The documentary follows Marley through his entire music career. Of course, it really began with his band The Wailers in 1963, formed by himself, Bunny Wailer, Peter Tosh, Junior Braithwaite, Beverley Kelso, and Cherry Smith, which lasted for about a decade. In this time, Marley married Rita Anderson, developed his Rastafarian beliefs and grew those durable dreadlocks as a mark of his singularity. The Wailers’ fifth and most famous album, Catch A Fire, gave Marley tremendous positive critical consideration and, when The Wailers broke up, his solo career went sky high.
The rest, you probably know, is history. Marley wrote some of the most timeless and blissful lyrics, uncompromisingly singing about peace and love when other musicians – great as some were – warped together music that raged irreverently against the machine. Marley believed in all-out peace and the divine exchange of respect among people. His lyrics resiliently rang out hope and stability in times of the contrary. Bob, nevertheless, on some Messianic mission. His friends speak of him kindly, one calling him “straightforward; so frank, simple and humble.”
You may feel the same about Kevin MacDonald’s documentary.

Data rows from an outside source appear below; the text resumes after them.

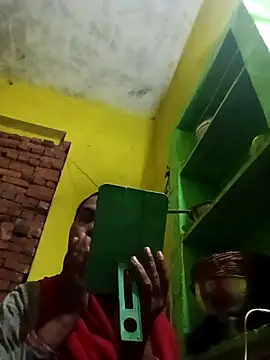 Pinky12A online show from November 2025 09:57:01 PM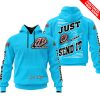 PREMIUM JUST FCKN GONNA SEND IT – CUSTOM NAME – TROY LEE DESIGNS – SKY BLUE V1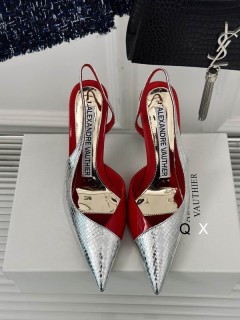2024.03.28  Alexander Wang Women Sandals sz35-39 008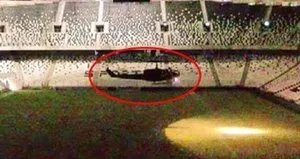 Dikkat çeken Pensilvanya ve Yunanistan detayı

It is incredibly straightforward and follows the familiar template of biographical documentaries. MacDonald employs his copious amount of interviews with Bob’s close family and friends to compliment the visuals on-screen. MacDonald never really slows things down to meditate and try to evoke Marley’s spirit or, as Jamaicans call, the “duppy” (the benevolent kind, of course). This is a recap of an extraordinary life and it’s a pleasure witnessing it.
The second half of Marley is particularly interesting, because it focuses on the political tension of the 1970s in Kingston, Jamaica that found Bob stuck in the middle. In late ’76, Bob would be shot in his trailer. The motive was unfathomable, because Bob neither defended Michael Manley’s People’s Nationalist Party or Edward Seaga’s Labour Party. The assassination attempt was an act of politics, but Marley was an independent. Regardless, he would play a concert that very night.
Bob lived a life in full speed. He never stopped dancing to the music and enjoying the rhythm of life. His reckless joy ultimately cost him his life, when he discovered that a cancer had spread around his body. It was originally a malignant melanoma under a toenail, but this disease was fatal. Marley’s last concert was at Stanley Theater in Pittsburgh, where he performed two encores as a final goodbye to fans who had no idea of his sickness.
The last moments of Marley are quite poignant as we witness a legend live out his last days in holistic therapy. The end of MacDonald’s documentary, however, bittersweetly replaces melancholy with triumph as the credits show people celebrating Marley’s music and image in areas all around the world. It’s a thoughtful way to conclude this long yet important document that somehow manages to examine Marley’s life with considerable clarity.
My reservation is that Marley never defines who Bob really was. The interviews are intriguing and often very funny, but feel to only graze the surface of Bob’s personality. I suppose, in a way, Marley is an examination of Marley the god not the man. Therefore, I meant what I said before: Marley is a canonization, a captivating salute to a musician who we will always remember as the “Legend”.